## DOCUMENT TEXT
By now, there are several thousands of games on this site. How is one supposed to find games that are interesting? The answer is that one is not. One can, from now, look at the Best Of Belgian Chess History posts to find some of the more interesting ones. One can even make suggestions to the webmaster. One is very lucky, indeed.

The scene:

At the end of the eighties, Belgium had a brief chess boom, with the OHRA and SWIFT tournaments in Brussels as well as a decent amount of open tournament, with the one in Ostend being perhaps the most important. By the early nineties, the enthusiasm was dying down but had not gone just yet. In the shadow of the greats, the Flemish players were playing their regular tournaments. For them, the VSF interleague had some importance, because it was a qualification tournament for the Belgian championship.

The protagonists:

Robert Schuermans, 41 yeard old, rating: 2280

Schuermans had already been a mainstay of chess in Antwerp for two decades. He had built a reputation as an incredibly dangerous opponent with a firm theoretical knowledge and a penchant for sharp, tactical positions in which he sometimes overwhelmed his opponents in real 19th century style. Amongst his victories are numerous editions of the Antwerp league championship, training matches against Proost and Van Herck, a shared first place in the Ghent open of 1980, and — as a highlight — the title of Belgian champion in 1987.

Marc Lacrosse & Valère De Buck

Lacrosse is a real amateur who plays an enormous amount of games per year, visiting tournaments mainly in Spain and Italy. At the time of the 1991 VSF interleague, he had a FIDÉ rating of 2205. De Buck made a name for himself in the Ghent chess scene but, as far as I know, never played internationally. At the time of this tournament, he did not have a FIDÉ rating.

Why did I choose these games?

## SHORT PROBLEM A
According to the Belgian chess history text, what Belgian title did Robert Schuermans win in 1987?
## SHORT PROBLEM B
Reproduce the part of the Belgian chess history text between "Marc Lacrosse &" and "a FIDÉ rating.", inclusive.

## INFORMATION SHOWN
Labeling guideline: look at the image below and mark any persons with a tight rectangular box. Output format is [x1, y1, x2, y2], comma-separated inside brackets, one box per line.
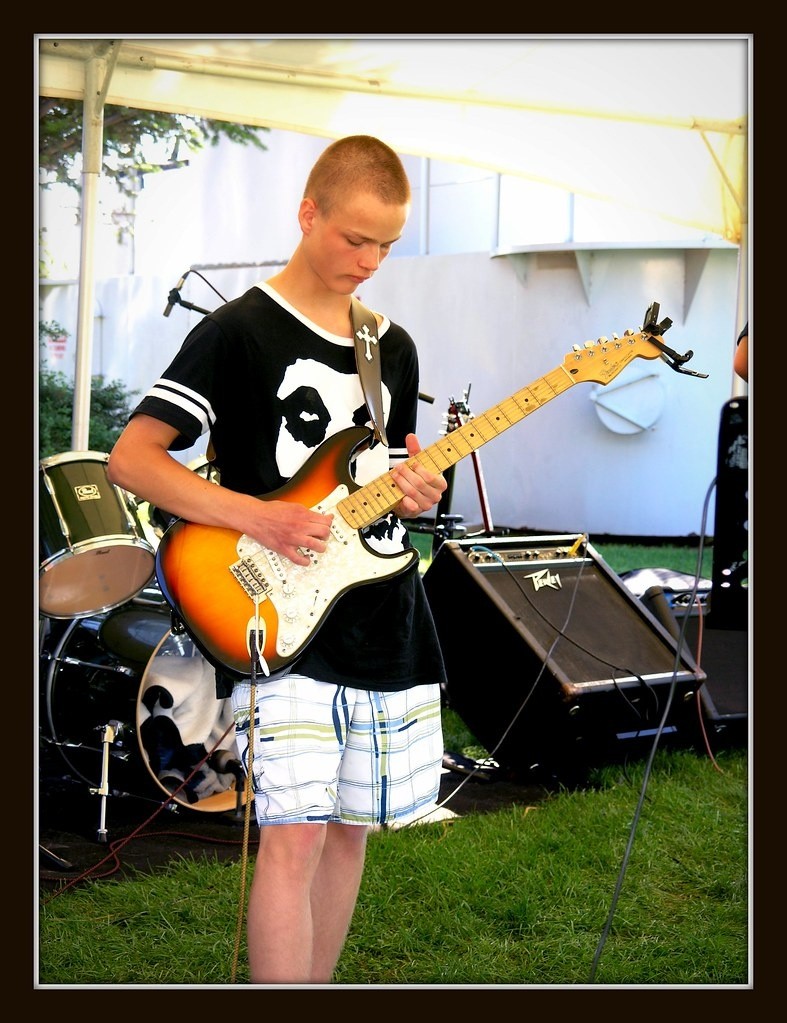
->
[734, 320, 748, 383]
[103, 133, 448, 984]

## FINAL ANSWER A
He won the title of Belgian champion.

## FINAL ANSWER B
Marc Lacrosse & Valère De Buck

Lacrosse is a real amateur who plays an enormous amount of games per year, visiting tournaments mainly in Spain and Italy. At the time of the 1991 VSF interleague, he had a FIDÉ rating of 2205. De Buck made a name for himself in the Ghent chess scene but, as far as I know, never played internationally. At the time of this tournament, he did not have a FIDÉ rating.